The aquatic environments of main stems in large rivers and their connected lakes exhibit significant disparities under human activities. Fish are crucial for sustaining the structure and function of aquatic ecosystems as high-level predators. This study investigated fish communities in 192 samples from lakes and rivers across the Yangtze river (YR) basin utilizing environmental DNA (eDNA) technology. Additionally, the environmental variable impact on fish biodiversity in these two aquatic environments was uncovered. Herein, we identified approximately 230 fish taxa in this basin, with lakes and rivers comprising both prevalent and habitat-specific species. Water quality played different roles in affecting fish diversity in these two water systems. The geography traits, including Longitude, Latitude, and Altitude, as well as the water traits conductivity (CD), demonstrated the variance in fish diversity and community composition in both rivers and lakes. The human activity factors, including permanganate index (PMI), chlorophyll-a (CHLA), and SiO 2 , elucidated much more variance in fish diversity and community composition in lakes. These findings suggested that human activity factors exert a more significant influence on fish diversity within lakes compared to rivers.

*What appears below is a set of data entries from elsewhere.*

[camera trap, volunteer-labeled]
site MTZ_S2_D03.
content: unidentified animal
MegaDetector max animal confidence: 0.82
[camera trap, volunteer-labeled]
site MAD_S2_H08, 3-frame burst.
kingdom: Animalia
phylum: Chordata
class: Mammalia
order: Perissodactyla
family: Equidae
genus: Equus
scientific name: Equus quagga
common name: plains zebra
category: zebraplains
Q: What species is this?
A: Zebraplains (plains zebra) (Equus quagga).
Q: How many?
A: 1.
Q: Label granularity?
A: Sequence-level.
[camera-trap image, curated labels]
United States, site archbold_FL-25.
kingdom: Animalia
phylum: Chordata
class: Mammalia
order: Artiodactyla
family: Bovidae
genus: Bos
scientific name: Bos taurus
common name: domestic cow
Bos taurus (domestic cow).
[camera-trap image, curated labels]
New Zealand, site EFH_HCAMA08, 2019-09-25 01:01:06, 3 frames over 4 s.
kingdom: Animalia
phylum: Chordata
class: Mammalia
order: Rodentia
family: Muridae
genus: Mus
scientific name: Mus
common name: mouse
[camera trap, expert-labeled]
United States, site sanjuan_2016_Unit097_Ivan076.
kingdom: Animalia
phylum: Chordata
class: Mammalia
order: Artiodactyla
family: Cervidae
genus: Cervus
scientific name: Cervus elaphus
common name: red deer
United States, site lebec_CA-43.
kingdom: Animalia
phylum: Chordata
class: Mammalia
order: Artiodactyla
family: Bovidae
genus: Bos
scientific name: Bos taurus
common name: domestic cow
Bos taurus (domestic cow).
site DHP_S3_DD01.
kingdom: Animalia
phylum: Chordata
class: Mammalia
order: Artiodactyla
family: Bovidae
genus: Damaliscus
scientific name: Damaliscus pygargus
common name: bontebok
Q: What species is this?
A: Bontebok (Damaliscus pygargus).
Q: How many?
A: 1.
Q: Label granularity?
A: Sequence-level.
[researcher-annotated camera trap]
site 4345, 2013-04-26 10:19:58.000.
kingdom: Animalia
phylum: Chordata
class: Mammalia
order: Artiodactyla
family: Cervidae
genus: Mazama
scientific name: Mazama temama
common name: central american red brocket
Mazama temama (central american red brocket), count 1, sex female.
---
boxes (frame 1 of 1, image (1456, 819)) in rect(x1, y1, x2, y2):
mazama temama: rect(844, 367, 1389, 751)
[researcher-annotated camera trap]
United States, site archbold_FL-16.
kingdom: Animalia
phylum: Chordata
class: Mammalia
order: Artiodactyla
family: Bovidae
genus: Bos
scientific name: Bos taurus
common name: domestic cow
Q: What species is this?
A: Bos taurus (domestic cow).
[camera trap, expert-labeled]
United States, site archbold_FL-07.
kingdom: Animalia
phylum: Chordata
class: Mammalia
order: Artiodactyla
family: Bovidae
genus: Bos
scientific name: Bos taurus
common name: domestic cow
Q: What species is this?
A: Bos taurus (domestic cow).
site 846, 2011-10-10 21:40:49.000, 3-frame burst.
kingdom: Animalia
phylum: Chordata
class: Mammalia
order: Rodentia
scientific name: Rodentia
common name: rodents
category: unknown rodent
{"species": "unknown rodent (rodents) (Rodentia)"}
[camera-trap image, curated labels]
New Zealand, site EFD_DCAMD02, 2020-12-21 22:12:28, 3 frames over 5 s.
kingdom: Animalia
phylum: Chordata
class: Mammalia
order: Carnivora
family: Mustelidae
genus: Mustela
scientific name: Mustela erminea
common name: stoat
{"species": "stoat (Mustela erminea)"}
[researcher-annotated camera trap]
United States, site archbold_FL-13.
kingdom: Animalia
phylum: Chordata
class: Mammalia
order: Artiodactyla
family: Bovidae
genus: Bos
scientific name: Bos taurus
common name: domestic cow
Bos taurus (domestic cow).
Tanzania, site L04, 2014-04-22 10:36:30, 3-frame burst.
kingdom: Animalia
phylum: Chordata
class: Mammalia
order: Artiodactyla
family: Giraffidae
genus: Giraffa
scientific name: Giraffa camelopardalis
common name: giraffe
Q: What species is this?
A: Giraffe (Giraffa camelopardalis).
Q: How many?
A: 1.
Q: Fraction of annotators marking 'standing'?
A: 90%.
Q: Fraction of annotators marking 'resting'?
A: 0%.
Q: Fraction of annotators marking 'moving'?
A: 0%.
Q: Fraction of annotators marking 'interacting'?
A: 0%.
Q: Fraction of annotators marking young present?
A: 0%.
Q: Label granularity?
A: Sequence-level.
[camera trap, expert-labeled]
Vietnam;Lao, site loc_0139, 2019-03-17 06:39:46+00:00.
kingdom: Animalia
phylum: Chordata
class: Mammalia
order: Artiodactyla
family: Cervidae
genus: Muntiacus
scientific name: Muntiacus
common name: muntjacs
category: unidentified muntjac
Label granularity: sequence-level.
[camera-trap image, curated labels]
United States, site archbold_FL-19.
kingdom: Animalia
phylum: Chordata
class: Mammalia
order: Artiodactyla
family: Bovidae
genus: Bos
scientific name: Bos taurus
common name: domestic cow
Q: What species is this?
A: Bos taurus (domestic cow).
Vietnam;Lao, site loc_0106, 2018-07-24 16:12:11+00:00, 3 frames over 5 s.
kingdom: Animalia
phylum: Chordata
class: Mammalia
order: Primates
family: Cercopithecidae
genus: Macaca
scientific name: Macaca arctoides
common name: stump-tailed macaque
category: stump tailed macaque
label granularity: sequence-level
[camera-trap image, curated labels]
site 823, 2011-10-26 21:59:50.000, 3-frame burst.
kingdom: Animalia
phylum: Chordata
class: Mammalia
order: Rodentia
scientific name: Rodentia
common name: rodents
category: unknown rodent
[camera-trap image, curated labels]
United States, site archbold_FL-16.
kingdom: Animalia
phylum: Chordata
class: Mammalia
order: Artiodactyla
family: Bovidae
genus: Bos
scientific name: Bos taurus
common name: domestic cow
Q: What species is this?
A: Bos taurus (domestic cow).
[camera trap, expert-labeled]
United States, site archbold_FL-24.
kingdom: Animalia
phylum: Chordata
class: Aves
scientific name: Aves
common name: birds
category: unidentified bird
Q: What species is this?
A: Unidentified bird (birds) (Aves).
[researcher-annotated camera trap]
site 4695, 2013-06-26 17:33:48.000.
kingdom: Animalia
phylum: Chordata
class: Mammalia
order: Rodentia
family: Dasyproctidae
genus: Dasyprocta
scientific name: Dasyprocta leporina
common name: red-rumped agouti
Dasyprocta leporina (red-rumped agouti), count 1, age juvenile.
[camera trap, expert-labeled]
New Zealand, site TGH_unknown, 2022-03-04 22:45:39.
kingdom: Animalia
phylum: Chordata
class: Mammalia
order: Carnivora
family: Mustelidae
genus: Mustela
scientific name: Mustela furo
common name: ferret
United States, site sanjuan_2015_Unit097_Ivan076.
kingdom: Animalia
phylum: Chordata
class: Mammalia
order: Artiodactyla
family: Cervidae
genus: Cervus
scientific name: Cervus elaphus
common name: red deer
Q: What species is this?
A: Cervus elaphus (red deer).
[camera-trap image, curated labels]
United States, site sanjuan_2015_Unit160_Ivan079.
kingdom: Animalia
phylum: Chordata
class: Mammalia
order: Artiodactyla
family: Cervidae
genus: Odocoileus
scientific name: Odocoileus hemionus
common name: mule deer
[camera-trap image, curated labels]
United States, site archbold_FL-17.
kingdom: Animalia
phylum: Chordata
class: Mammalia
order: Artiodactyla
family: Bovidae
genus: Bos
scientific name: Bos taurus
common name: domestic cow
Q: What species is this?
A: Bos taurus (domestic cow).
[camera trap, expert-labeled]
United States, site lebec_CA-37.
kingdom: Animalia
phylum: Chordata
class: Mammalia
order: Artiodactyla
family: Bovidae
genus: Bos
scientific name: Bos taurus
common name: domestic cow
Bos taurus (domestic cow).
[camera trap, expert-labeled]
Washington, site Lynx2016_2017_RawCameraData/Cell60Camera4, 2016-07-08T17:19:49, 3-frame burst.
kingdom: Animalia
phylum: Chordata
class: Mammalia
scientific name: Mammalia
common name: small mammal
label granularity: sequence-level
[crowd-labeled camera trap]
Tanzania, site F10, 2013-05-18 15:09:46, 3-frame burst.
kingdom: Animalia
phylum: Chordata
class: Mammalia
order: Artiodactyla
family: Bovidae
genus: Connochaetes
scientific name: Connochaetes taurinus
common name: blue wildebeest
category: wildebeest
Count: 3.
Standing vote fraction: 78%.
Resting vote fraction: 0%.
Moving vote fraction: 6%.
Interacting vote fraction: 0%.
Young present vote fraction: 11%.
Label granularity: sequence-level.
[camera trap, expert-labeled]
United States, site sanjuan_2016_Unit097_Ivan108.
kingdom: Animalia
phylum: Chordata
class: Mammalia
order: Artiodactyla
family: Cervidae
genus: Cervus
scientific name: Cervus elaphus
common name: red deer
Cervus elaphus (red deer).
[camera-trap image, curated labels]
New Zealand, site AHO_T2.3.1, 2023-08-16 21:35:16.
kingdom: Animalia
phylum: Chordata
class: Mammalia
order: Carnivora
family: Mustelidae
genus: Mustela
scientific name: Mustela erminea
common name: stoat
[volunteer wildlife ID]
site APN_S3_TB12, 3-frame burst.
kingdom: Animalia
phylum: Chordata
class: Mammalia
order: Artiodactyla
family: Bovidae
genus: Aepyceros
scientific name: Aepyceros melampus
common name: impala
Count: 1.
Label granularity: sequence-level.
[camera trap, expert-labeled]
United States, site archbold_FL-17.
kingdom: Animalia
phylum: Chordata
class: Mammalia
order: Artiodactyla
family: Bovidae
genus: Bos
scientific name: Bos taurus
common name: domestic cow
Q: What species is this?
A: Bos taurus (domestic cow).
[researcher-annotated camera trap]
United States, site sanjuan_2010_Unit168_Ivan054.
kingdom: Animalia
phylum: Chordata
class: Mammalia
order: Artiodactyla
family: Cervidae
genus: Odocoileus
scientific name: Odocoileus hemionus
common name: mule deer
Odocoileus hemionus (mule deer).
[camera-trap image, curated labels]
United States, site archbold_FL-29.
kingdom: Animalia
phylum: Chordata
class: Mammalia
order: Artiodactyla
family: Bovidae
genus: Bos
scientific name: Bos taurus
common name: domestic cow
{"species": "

Our outcomes document the complex impacts of water quality on fish diversity in different aquatic habitats of the YR basin and emphasize the distinctive considerations required to protect aquatic biodiversity in this basin. However, it should be noted that eDNA technology provides only a single snapshot of community composition. This method possesses limitations common to all approaches (e.g., detection gaps for certain taxa) as well as inherent biases (such as the difficulty in accurately reflecting the abundance and demographic structure of detected species).